For the March issue of Men’s Health, we photographed 36 men from around the U.S. and representing each decade of post-teenage manhood: the 20s, 30s, 40s, and 50s (and beyond). We wanted to know what it means to be fit at any age. But we also wanted to learn other bites of wisdom from these men, like how they understand “strength” and who the strongest people in their lives are. As we expected, we heard a lot about moms.

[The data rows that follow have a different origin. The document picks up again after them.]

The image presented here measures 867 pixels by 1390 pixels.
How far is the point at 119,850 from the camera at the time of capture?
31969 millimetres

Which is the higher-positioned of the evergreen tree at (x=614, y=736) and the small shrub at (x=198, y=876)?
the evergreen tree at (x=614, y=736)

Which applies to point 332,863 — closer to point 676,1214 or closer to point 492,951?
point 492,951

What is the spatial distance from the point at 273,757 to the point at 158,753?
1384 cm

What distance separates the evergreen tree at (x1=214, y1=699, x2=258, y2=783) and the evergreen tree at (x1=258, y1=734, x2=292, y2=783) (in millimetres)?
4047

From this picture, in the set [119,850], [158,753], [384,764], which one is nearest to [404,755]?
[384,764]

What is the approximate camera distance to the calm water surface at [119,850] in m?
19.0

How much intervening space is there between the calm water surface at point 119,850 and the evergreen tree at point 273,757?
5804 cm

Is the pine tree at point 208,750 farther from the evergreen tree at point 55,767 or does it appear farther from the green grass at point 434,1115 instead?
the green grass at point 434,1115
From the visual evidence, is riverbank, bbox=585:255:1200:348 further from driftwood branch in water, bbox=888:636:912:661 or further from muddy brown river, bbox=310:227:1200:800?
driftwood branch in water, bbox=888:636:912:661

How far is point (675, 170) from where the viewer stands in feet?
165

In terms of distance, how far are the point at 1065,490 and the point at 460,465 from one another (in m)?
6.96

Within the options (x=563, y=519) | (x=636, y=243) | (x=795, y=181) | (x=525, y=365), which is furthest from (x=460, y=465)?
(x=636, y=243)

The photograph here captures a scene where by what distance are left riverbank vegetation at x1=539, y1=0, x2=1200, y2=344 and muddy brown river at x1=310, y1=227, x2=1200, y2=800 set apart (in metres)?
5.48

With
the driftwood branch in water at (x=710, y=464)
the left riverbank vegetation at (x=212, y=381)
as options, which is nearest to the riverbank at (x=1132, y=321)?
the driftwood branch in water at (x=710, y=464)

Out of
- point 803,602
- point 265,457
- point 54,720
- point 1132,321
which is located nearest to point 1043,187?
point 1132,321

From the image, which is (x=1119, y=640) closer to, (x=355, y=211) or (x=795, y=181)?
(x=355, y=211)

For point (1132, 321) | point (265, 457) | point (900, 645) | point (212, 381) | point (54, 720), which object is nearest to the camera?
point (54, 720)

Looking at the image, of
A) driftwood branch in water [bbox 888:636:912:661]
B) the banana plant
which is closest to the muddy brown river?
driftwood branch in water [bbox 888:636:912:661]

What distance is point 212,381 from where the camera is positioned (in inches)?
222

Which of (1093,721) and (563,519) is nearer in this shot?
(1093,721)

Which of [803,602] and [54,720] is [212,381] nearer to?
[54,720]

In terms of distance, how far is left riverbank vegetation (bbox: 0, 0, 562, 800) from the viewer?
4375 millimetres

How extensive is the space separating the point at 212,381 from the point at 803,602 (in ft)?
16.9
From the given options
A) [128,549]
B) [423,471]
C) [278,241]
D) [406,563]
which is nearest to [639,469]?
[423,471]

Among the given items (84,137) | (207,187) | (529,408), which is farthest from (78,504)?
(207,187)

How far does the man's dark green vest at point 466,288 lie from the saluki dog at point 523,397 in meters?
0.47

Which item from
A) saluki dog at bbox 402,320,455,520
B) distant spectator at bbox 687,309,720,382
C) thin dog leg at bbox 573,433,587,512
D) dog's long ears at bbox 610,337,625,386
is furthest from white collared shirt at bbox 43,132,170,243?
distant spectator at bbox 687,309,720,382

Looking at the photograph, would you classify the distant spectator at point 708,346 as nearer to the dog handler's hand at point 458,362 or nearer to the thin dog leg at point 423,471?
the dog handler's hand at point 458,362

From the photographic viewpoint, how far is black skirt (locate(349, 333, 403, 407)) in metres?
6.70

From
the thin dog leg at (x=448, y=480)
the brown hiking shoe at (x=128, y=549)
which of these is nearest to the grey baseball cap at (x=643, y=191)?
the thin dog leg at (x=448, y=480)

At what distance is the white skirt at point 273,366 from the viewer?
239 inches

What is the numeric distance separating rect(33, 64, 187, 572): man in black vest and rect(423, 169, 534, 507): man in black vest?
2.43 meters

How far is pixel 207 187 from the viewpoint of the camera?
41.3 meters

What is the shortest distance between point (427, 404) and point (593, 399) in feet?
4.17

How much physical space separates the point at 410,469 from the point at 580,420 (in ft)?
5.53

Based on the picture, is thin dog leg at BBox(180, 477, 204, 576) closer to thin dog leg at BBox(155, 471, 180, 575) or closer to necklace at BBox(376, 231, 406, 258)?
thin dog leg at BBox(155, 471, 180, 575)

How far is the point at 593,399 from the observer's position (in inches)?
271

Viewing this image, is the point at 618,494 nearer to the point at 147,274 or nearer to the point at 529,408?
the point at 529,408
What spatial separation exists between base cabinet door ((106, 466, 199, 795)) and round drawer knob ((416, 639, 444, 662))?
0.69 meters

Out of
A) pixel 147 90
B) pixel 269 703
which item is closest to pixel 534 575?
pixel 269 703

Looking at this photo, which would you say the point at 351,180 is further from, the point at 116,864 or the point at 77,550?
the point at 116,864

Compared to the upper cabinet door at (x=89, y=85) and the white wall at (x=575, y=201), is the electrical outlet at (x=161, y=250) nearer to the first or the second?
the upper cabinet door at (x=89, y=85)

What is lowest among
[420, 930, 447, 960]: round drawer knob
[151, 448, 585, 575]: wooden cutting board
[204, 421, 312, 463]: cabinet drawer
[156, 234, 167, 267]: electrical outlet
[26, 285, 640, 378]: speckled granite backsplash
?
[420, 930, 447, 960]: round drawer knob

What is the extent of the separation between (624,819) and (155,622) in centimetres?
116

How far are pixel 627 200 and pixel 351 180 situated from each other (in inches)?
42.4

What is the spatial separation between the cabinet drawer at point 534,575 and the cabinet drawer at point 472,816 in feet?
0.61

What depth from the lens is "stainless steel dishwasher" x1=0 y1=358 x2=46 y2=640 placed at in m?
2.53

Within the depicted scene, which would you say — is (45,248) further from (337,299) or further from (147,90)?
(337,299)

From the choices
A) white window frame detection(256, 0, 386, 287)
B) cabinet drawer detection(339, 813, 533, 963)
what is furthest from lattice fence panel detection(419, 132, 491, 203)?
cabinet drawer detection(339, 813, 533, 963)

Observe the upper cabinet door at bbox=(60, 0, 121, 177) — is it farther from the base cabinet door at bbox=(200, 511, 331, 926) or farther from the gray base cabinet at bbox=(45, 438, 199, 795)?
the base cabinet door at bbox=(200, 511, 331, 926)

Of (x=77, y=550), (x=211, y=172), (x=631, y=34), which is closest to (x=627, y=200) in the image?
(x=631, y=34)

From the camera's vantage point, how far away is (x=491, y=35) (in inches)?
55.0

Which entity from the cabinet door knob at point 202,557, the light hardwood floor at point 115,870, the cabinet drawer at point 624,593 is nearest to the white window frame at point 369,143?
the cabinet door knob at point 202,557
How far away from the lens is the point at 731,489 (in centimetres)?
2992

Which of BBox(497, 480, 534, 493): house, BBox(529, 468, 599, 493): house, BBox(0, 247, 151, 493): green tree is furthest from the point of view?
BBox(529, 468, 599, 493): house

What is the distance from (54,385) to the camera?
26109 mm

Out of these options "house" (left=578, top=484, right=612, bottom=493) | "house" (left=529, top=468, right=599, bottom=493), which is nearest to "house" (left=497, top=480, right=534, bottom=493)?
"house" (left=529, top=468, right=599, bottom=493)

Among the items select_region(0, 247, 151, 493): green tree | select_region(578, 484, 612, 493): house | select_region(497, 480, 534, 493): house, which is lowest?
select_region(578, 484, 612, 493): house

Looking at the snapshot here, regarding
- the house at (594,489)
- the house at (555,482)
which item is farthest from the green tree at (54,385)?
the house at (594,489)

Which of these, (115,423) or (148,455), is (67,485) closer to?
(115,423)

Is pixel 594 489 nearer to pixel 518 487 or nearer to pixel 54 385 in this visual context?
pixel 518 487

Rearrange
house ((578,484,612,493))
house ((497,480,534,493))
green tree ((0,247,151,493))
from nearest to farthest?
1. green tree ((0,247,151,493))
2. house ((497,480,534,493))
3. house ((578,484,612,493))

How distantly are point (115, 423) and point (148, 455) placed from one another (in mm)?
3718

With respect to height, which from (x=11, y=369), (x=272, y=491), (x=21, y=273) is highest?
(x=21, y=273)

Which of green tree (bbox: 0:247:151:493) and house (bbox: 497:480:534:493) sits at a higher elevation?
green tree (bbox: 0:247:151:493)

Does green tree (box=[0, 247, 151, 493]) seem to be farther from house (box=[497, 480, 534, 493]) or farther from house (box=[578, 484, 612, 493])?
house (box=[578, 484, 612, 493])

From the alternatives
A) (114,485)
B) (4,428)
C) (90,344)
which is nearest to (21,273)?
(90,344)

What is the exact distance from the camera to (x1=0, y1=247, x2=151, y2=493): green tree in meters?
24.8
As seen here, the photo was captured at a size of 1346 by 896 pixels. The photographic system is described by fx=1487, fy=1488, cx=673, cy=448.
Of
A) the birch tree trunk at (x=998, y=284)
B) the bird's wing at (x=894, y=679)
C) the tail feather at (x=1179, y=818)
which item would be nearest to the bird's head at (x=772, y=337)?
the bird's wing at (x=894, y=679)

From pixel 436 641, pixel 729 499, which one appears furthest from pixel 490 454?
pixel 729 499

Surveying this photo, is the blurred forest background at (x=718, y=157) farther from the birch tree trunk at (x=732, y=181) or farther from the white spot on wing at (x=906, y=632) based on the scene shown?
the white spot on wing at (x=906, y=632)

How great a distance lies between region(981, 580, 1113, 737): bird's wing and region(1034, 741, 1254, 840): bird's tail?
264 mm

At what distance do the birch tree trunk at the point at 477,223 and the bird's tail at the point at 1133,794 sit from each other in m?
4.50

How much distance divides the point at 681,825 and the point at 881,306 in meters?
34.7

Like Roderick Sewell Jackson’s mother, who worked hard so that her son could be outfitted with two prosthetic legs. “Now that I’m older and I can understand what she went through,” says Roderick, 26, “it’s amazing.” Or Jack Liang’s mother, who emigrated from China during its one-child policy and moved to America to have her second child, Jack. “They came to a forging country, no money, not speaking English. And they adapted.”
We also heard about grandmas. Like Daniel Landers’ grandma who fled Germany during the Second World War, settled in Shanghai, lived on the streets during much of her childhood, and then emigrated to the United States. “Her physical strength is still comparable to her incredible emotional strength,” says Daniel 25.